From: [personal profile] oyceter


Whoo! I was going to solicit too, so I am glad you did this first!

My favorite cracktastic bits:

Sakura of DOOM, roses of DOOM, irises of DOOM (Romeo x Juliet, rock on), rose whips of DOOM, general flowers of DOOM, vegetation of DOOM.

Heads in jars, heads in boxes, two heads in jars, random heads dropping off due to a wasting disease, random body parts dropping off due to a wasting disease, decapitated heads of loved ones being cradled lovingly in grief, heads of loved ones in jars being cradled lovingly in grief, body parts in jars, named body parts in jars that get talked to lovingly (oh Yuki Kaori... you are so insane), heads in jars that exist solely so they can be sewn back onto an immortal body and reanimated for purposes of love and/or revenge.

Crosses coming out of foreheads. Loligoth kimono with black lace and crinolines in Victorian London. Tragic parakeets in cages that are actually cockatiels. Sexy guys who are swords who are the Lucifer. Cannibal zombie angels. Cannibal zombie angel embryos flying through space (!!!! I will never get over this!). Devotion shown by offering cannibal zombie angels your shoulder to chew on. Hermaphrodites in clown make-up who despise themselves and long for the love of Lucifer. Guys who are the current reincarnation of the most powerful angel in heaven who is female and rebelled against heaven. Crazy space incest. Twins who either love their other twin so much they want to fuck and kill them or hate their other twin so much they want to fuck and kill them.

Ok, I think that's my first run.

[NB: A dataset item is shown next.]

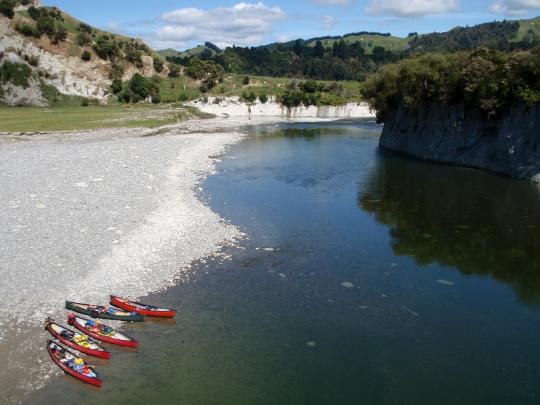 Rangitikei River Kayak Canoe Adventure Trip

Sadly (or awesome-ly), nearly all of it is culled from Yuki Kaori.

From: [identity profile] elynne.livejournal.com


* bodies that explode in gore, and then explode in a fireball, for no discernable reason.
* Main characters that endlessly repeat the other main character's names, preferably at top volume.
* Sexy villans who pose dramatically on elevated outcroppings to give dramatic speeches and laugh at the heroes dramatically.
* Finding something bizarre, gooey, and organic on the ground, poking at it a bit, picking it up to examine it more closely, and absent-mindedly sticking it in your pocket.
* Attack hair.

I'm sure I could think of others, but I'm still waking up. *sips chai*
octopedingenue: (dancing ninja duck of DOOM!)

From: [personal profile] octopedingenue


And Now For Something Completely Different-Style Deus Ex Machina that is so in-your-face, deliberate, fanservicey, foreshadowed-feeling-whether-you-can-tell-it-is-or-not, and twisted back on itself that it turns into a koan-like OF COURSE.

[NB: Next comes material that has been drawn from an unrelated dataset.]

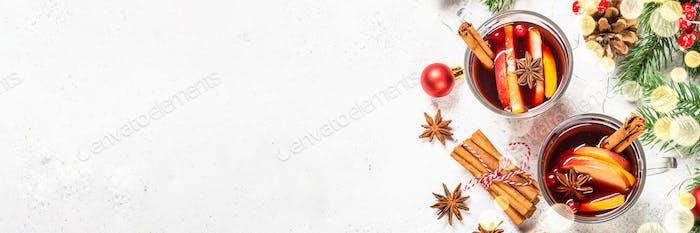 Glühwein mit Weihnachtsschmuck auf weiß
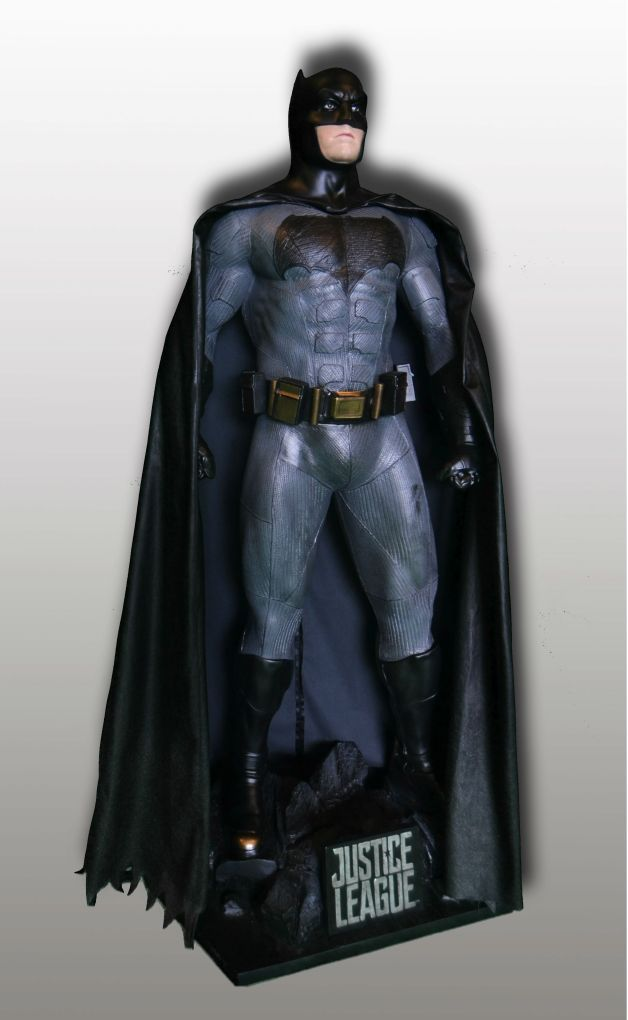 batman-statue-rental-convention-props-4.jpg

Surprise, your best friend is secretly a demon who is secretly a sword with a soul who is secretly Satan who is secretly in love with you before you were dead and all of him got pseudo-amnesia? OF COURSE HE IS.
Surprise, hugging people turns them into animals? OF COURSE IT DOES.
[Fruits Basket spoilers up to where [livejournal.com profile] rachelmanija has read] Surprise, Akito is a woman?[/spoiler] OF COURSE HE IS.
[Fruits Basket spoilers significantly PAST where [livejournal.com profile] rachelmanija has read] Surprise, the cliffhanger from the late chaper ends with the cliff from the first chaper breaking?[/spoiler] OF COURSE IT DOES.
Surprise, "the writer grew frustrated and called a duck into the story"? OF COURSE THE WRITER DID.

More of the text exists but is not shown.